- Born: 28 November 1926 Toronto, Canada
- Died: 13 August 2018 (aged 91) Toronto, Canada
- Occupations: Dance artist, choreographer, teacher
- Known for: Modern dance, African diasporic dance

= Ola Skanks =

Canadian dance artist, choreographer, and teacher

Ola Skanks (November 28, 1926 – August 13, 2018) was a Canadian dance artist, choreographer, and teacher. She was a pioneering figure in the development of African diasporic dances in Canada and instrumental in growing Canada’s emerging modern dance scene in the early 1960s.

Born Ola Marie Shepherd, Skanks taught herself how to tap dance at a young age. She studied Eurocentric dance styles with dancer/choreographer Willy Blok Hanson before becoming interested in dances related to her black African heritage. She also studied with American dancer, choreographer and anthropologist Pearl Primus.

In the 60s and 70s, Skanks’ choreographic work merged European interpretive dance forms with dances and movement of the African diaspora. Throughout her life, she performed, taught and choreographed in Toronto and the United States for both stage and screen, with clients including CBC Canadian Broadcasting Corporation, Mariposa Folk Festival, Caribana and the San Diego Museum of Art. She was on the faculty at the University of New York at Buffalo and taught at the Three Schools Artists’ Workshop in Toronto. In 1974, Skanks opened her own studio in Toronto.

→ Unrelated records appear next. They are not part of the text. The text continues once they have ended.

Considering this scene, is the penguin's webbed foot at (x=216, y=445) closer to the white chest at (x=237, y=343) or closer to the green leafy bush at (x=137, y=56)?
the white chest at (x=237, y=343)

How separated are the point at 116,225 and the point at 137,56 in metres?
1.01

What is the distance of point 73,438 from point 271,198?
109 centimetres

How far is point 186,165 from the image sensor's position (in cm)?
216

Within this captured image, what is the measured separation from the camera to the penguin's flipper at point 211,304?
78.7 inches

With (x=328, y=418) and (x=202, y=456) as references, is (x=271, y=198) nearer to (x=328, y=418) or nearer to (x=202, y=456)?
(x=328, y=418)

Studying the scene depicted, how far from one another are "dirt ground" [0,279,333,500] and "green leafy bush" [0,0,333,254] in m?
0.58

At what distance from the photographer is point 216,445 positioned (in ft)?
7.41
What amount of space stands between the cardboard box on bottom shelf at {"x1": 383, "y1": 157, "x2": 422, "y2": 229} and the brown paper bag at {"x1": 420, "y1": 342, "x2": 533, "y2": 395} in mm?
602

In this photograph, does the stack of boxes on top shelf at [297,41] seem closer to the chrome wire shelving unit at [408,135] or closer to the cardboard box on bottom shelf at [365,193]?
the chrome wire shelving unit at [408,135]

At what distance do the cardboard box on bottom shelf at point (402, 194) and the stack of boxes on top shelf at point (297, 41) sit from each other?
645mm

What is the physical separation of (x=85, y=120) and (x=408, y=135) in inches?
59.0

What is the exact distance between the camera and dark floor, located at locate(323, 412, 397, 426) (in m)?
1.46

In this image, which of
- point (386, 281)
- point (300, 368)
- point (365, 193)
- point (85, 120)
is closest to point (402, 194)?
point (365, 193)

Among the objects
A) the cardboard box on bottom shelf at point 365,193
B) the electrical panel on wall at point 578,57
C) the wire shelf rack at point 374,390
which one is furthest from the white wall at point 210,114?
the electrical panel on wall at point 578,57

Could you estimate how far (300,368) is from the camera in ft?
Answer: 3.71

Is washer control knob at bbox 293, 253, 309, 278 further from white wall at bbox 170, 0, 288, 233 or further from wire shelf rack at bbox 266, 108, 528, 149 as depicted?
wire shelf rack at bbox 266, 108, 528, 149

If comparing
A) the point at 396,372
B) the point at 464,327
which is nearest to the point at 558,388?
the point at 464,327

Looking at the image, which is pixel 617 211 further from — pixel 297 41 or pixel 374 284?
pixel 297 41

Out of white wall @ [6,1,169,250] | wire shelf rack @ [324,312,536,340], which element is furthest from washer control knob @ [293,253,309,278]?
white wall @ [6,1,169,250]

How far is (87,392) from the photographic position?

In 2017, Skanks was one of ten notable dance pioneers inducted into the Dance Collection Danse Encore! Dance Hall of Fame. Images of Skanks were featured in Seika Boye's exhibit It's About Time: Dancing Black in Canada 1900-1970 which was shown at the Dance Collection Danse Gallery in 2017, OCADU's Ignite Gallery in 2018 and at the Progress Festival in Toronto in 2019.